A brave nation fights because it must; a cowardly one fights because it can ~ ilana (2003)
It is the habit on the Memorial Day weekend to thank uniformed men for their sacrifice. My sympathies go out to Americans who fight phantoms in far-flung destinations. I’m sorry they’ve been snookered into living, dying and killing for a lie. But I cannot honor that lie, or those who give their lives for it, and take the lives of others in America’s many recreational wars. I mourn for them, as I have from day one, but I can’t honor them.
I am sorry for those who’ve enlisted thinking they’d fight for their countrymen and were subjected to one backdoor draft after another in the cause of illegal, unjust wars and assorted informal attacks. My heart hurts for you, but I won’t worship at Moloch’s feet to make you feel better.
I honor those sad, sad draftees to Vietnam and to WW II. The first valiant batch had no option; the same goes for the last, which fought a just war. I grew up in Israel, so I honor those men who stopped Arab armies from overrunning our homes. In 1973, we came especially close to annihilation.
I can legitimately claim to know of flesh-and-blood heroes who fought so that I could emerge from the bomb shelter (in the wars of 67 and 73) and proceed with my kid life. I always stood in their honor and wept when the sirens wailed once a year. Every Israeli stops on that day, wherever he is, and stands still in remembrance. We would have died or been overrun by Arabs if not for those brave men who defended the homeland, and not some far-away imperial project.
But can we Americans, in 2013, make such a claim? Can we truly claim that members of the American military killed Iraqis or Afghanis or Libyans so that we may … do what? Remind me?
Ultimately, it is “for the love of a brother-in-arms, and ‘Big Brother’ be damned,” explained Robert Glisson. This is why they of the “Patriot Guard Riders,” his band of brothers, truly fought. Men fight for one another and not for the causes imputed to them by the cowards who send them to battle.
The military is still a government job; a career path with huge risks. How fast the so-called small government types forget this immutable truth. From the appropriately titled “Your Government’s Jihadi Protection Program“ (which the military has become):
“When Republicans and conservatives cavil about the gargantuan growth of government, they target the state’s welfare apparatus and spare its war machine. Unbeknown to these factions, the military is government. The military works like government; is financed like government, and sports many of the same inherent malignancies of government. Like government, it must be kept small. Conservative can’t coherently preach against the evils of big government, while excluding the military mammoth.”—ILANA (“Your Government’s Jihadi Protection Program.“)
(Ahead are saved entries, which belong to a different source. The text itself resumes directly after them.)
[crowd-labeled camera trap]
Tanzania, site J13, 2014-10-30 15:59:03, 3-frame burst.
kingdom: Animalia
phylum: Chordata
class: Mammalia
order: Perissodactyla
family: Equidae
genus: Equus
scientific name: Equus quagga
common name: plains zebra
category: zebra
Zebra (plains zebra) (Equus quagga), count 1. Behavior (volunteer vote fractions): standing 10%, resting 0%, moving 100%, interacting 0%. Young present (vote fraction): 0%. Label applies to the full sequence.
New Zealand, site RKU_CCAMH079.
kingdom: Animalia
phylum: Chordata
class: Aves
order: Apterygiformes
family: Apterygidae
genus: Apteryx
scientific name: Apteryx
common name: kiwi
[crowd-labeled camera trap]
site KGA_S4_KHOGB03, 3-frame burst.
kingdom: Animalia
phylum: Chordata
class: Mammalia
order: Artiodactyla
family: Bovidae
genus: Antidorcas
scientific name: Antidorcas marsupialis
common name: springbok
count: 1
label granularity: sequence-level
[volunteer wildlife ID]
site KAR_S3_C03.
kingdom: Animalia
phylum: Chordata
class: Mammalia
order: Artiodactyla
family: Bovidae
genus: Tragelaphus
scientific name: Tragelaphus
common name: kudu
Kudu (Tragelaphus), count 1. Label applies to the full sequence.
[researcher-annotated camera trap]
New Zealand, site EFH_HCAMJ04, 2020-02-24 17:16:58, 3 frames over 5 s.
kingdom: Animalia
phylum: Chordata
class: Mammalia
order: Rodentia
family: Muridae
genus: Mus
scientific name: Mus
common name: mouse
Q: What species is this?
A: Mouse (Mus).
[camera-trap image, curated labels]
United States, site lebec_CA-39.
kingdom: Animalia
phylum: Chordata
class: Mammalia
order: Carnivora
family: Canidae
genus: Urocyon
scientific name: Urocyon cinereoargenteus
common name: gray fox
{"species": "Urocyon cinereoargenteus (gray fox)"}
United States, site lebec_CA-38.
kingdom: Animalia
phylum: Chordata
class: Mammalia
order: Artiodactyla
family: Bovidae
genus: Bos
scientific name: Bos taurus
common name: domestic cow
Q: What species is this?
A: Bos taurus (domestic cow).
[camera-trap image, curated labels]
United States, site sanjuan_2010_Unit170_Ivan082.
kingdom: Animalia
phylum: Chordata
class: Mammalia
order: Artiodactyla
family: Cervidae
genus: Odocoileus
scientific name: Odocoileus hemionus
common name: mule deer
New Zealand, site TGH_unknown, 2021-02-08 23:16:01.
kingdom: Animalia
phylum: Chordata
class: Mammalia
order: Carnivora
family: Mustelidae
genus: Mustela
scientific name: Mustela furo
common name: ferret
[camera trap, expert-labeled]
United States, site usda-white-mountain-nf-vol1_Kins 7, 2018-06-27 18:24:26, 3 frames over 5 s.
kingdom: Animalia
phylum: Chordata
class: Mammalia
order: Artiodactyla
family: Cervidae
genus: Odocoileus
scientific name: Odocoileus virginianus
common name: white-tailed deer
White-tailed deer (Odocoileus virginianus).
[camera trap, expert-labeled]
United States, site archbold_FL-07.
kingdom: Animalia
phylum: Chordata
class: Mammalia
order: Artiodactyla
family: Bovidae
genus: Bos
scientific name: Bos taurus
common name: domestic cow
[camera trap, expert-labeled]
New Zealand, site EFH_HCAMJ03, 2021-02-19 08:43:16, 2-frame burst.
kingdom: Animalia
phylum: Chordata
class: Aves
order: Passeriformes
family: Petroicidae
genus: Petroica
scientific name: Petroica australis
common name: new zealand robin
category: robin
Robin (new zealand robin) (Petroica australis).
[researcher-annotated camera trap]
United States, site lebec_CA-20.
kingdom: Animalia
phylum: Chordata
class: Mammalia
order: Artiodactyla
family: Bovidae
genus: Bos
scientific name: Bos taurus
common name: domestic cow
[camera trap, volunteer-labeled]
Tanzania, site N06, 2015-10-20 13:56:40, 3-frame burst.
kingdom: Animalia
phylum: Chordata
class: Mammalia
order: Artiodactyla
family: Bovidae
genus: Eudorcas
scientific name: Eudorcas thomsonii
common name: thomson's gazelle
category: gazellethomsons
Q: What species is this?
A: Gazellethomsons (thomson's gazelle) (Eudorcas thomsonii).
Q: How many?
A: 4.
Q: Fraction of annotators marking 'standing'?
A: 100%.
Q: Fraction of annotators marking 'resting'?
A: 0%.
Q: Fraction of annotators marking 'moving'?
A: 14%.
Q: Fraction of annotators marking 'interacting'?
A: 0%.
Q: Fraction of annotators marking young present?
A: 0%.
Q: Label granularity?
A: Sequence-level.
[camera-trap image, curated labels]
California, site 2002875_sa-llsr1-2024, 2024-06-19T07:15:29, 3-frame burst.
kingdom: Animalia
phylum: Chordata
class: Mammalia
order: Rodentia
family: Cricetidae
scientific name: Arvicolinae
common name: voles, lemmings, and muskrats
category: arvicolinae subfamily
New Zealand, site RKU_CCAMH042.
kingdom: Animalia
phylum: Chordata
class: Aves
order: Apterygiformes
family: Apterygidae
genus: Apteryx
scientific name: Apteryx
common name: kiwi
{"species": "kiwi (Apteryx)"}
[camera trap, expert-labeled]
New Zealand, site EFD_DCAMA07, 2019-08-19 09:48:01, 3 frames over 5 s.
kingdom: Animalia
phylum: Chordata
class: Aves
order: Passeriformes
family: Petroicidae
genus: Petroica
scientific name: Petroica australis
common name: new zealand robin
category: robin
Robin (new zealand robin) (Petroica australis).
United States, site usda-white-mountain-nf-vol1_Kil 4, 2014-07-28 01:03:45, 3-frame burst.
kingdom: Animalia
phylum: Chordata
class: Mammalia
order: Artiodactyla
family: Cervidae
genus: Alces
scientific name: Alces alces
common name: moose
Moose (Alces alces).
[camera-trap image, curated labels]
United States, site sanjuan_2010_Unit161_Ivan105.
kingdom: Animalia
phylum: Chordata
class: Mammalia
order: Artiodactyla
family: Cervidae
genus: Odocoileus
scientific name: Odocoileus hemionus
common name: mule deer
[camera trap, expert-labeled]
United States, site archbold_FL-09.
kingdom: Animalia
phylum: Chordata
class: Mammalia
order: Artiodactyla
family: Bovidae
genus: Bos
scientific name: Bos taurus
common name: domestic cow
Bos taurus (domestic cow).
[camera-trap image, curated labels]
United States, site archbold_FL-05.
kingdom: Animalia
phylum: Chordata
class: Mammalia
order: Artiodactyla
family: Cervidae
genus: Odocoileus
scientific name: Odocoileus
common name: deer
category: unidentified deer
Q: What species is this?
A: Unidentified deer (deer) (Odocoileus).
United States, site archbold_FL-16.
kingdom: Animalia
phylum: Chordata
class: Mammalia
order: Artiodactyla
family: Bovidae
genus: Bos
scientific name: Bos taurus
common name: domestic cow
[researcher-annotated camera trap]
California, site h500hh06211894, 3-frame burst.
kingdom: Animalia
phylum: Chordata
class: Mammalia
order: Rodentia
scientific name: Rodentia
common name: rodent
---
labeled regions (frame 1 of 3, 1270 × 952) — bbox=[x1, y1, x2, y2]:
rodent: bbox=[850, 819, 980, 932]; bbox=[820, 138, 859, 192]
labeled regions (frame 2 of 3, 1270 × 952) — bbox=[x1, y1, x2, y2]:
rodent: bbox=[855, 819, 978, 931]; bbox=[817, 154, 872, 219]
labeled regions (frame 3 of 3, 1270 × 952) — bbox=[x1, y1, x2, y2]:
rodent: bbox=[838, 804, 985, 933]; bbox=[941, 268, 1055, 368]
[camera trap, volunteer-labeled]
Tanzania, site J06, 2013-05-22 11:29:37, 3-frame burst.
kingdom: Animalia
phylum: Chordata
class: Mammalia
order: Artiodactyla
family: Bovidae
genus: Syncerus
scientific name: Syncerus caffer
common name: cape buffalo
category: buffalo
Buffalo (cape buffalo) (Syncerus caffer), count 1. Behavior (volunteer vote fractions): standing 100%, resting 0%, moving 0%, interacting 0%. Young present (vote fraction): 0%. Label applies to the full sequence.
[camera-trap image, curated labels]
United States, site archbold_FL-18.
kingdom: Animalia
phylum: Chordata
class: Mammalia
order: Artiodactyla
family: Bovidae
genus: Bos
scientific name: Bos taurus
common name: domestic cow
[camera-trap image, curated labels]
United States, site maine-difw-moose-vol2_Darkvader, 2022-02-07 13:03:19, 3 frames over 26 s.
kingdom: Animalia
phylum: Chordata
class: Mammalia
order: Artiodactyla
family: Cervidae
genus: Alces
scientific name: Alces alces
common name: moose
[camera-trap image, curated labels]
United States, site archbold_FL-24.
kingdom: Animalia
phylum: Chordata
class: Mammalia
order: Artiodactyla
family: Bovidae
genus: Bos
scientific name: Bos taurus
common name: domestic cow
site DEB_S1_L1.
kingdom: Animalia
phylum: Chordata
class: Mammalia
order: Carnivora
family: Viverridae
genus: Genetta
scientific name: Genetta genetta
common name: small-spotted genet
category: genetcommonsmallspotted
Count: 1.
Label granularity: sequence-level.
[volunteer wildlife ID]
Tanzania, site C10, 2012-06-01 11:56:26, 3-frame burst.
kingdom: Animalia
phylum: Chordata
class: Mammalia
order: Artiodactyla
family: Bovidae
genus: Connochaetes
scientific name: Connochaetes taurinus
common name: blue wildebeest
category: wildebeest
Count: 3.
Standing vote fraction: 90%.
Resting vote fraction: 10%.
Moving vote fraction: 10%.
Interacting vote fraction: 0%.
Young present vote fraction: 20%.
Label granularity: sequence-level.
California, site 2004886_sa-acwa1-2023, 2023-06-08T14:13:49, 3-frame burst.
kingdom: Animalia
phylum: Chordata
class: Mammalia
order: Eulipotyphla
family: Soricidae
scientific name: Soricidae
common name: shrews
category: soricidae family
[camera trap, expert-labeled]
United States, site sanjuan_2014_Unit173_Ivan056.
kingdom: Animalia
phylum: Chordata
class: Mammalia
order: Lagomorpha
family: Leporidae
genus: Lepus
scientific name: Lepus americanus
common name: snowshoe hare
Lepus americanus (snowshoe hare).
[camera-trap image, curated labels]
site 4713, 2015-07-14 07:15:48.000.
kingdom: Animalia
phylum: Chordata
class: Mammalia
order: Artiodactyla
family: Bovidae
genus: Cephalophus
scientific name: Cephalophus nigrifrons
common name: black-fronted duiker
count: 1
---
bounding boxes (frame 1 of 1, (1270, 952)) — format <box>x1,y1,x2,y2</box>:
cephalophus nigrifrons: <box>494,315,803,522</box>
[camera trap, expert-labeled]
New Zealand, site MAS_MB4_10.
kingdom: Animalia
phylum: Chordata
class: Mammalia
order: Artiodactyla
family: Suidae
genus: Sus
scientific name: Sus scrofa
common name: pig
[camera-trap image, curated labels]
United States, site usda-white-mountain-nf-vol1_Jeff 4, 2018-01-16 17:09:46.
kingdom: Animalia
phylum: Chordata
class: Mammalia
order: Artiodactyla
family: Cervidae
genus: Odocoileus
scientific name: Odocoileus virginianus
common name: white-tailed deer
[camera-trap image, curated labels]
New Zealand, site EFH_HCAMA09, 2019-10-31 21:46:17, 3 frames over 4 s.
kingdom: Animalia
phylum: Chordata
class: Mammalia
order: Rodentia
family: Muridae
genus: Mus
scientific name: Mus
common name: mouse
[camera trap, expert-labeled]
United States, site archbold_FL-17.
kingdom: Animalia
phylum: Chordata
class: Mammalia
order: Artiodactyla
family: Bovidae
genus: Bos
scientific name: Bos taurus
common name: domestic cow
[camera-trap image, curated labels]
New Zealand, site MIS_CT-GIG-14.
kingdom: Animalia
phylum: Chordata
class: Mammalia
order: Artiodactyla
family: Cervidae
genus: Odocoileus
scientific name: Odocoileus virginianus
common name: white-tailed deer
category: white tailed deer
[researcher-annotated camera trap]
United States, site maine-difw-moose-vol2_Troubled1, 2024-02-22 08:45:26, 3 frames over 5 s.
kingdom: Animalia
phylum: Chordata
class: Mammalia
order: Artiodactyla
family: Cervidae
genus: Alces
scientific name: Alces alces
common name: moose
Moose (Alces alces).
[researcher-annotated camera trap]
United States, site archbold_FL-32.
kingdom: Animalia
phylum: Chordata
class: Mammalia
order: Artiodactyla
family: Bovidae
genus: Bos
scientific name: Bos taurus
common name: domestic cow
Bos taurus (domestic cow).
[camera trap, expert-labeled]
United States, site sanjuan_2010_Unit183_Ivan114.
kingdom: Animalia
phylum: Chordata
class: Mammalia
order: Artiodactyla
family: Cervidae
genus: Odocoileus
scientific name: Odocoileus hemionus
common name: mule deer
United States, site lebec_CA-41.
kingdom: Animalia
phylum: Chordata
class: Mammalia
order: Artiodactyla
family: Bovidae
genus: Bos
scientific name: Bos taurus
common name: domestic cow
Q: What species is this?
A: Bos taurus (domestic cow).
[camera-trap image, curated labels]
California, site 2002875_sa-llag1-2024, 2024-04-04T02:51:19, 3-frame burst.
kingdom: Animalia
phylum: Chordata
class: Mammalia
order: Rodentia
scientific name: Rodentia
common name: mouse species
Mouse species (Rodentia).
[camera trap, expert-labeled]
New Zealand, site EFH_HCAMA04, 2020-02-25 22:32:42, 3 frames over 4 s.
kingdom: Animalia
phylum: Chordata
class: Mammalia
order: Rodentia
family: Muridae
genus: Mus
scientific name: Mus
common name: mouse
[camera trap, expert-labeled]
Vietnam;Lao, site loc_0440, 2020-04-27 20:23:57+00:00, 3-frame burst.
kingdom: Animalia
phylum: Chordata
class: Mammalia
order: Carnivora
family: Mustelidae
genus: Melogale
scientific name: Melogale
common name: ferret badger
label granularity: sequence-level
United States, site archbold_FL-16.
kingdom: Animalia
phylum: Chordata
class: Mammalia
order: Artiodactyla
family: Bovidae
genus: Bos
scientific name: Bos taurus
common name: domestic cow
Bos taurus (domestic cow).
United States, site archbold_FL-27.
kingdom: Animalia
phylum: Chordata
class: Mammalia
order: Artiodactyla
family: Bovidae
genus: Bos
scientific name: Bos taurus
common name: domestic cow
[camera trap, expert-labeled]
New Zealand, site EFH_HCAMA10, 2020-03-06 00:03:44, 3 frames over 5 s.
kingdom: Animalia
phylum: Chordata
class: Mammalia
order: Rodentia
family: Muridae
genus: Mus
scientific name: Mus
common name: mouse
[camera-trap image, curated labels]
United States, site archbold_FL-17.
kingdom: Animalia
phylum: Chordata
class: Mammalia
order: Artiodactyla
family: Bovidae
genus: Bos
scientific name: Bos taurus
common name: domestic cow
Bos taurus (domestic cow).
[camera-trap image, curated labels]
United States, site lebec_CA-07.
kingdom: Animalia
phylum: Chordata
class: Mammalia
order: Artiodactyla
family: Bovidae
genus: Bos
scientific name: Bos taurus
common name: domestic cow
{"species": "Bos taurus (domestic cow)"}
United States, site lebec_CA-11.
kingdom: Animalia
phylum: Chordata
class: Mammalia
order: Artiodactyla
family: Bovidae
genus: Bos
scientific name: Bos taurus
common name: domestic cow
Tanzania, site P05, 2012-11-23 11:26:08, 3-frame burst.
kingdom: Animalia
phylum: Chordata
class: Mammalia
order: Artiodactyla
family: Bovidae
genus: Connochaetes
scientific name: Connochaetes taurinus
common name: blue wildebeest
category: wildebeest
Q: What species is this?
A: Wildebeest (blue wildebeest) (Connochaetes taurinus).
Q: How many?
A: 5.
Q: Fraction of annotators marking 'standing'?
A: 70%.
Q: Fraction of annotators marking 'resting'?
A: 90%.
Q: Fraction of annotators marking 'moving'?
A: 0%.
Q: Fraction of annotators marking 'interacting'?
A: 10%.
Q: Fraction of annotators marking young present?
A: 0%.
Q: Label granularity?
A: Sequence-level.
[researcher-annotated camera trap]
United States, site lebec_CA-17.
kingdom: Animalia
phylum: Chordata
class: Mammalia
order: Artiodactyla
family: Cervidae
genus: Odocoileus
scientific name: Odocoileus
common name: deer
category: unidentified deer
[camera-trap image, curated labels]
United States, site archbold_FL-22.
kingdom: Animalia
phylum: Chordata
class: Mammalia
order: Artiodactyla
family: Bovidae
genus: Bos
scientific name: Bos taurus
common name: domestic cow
We have a solemn [negative] duty not to violate the rights of foreigners everywhere to life, liberty, and property. But we have no duty to uphold their rights. Why? Because (supposedly) upholding the negative rights of the world’s citizens involves compromising the negative liberties of Americans—their lives, liberties, and livelihoods. The classical liberal government’s duty is to its own citizens, first.
“philanthropic” wars are transfer programs—the quintessential big-government projects, if you will. The warfare state, like the welfare state, is thus inimical to the classical liberal creed. Therefore, government’s duties in the classical liberal tradition are negative, not positive; to protect freedoms, not to plan projects. As I’ve written, “In a free society, the ‘vision thing’ is left to private individuals; civil servants are kept on a tight leash, because free people understand that a ‘visionary’ bureaucrat is a voracious one and that the grander the government (‘great purposes’ in Bush Babble), the poorer and less free the people.”